Подобно человеку, который, проснувшись среди ночи и увидев сидящее в ногах постели привидение, пытается, чтобы не умереть от страха, убедить себя, будто это шутка веселых приятелей, шевалье ухватился за спасительную мысль, что над ним хотят посмеяться.
– Забавная история, князь, по-настоящему забавная! С такой фантазией вам бы романы писать, – заметил он, но голос у него дрожал, так что Танкреди стало жаль его, и хотя по дороге к дому они прошли мимо еще нескольких не менее памятных мест, он решил воздержаться от роли историка и заговорил о Беллини и Верди, одно упоминание которых действует как чудодейственный бальзам на итальянские раны.
В четыре часа пополудни князь послал сказать шевалье, что ждет его в кабинете. Кабинет представлял собой небольшую комнату. На стенах, под стеклом, красовались охотничьи трофеи – чучела считавшихся редкими серых, с красными лапками, куропаток; одну из стен облагораживал книжный шкаф – высокий, узкий, набитый годовыми собраниями математических журналов.
Над большим креслом для посетителей – созвездие миниатюрных портретов: отец дона Фабрицио князь Паоло, смуглолицый, с чувственными, как у сарацина, губами, в черном придворном мундире с лентой Святого Януария через плечо; княгиня Каролина, уже овдовевшая, светлые волосы собраны в высокую прическу, строгие голубые глаза; сестра князя, княгиня Джулия Фальконери, на скамейке в саду, бордовое пятно справа – раскрытый зонтик, лежащий на земле, желтое пятно слева – трехлетний Танкреди, протягивающий матери букетик полевых цветов (эту миниатюру дон Фабрицио незаметно сунул в карман, пока судебные исполнители описывали имущество на вилле Фальконери). Чуть ниже – Паоло, первенец, на нем обтягивающие штаны для верховой езды, еще секунда – и он вскочит на горячую лошадь с выгнутой шеей и сверкающими глазами; затем несколько безымянных родственниц и родственников: одни выставляют напоказ массивные драгоценности, другие скорбным жестом приглашают обратить внимание на мраморный бюст какого-то предка. Это созвездие венчала, словно Полярная звезда, миниатюра побольше, запечатлевшая самого дона Фабрицио: ему чуть за двадцать, рядом жена, совсем еще девочка, ее темноволосая головка любовно лежит у него на плече; он розовощекий, в серебристо-голубом мундире королевского гвардейца, лицо, озаренное довольной улыбкой, обрамляют по-юношески редкие белокурые бакенбарды.

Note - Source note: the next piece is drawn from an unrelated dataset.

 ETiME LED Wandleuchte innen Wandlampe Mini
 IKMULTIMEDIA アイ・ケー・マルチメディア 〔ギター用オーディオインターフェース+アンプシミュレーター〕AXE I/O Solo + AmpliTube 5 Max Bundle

Не успев сесть, шевалье принялся излагать суть возложенной на него миссии:
– После успешного присоединения, то есть, я хотел сказать, после благополучного объединения Сицилии с Сардинским королевством, туринское правительство намерено назначить некоторых уважаемых сицилийцев сенаторами королевства. В этой связи властям провинции поручено подготовить список таких людей и представить его на рассмотрение правительства с дальнейшим представлением на утверждение королю. Естественно, что в Джирдженти сразу подумали о вас, князь, учитывая вашу принадлежность к славному старинному роду, ваш большой личный авторитет, научные заслуги, а также независимую либеральную позицию, занятую вами во время недавних событий.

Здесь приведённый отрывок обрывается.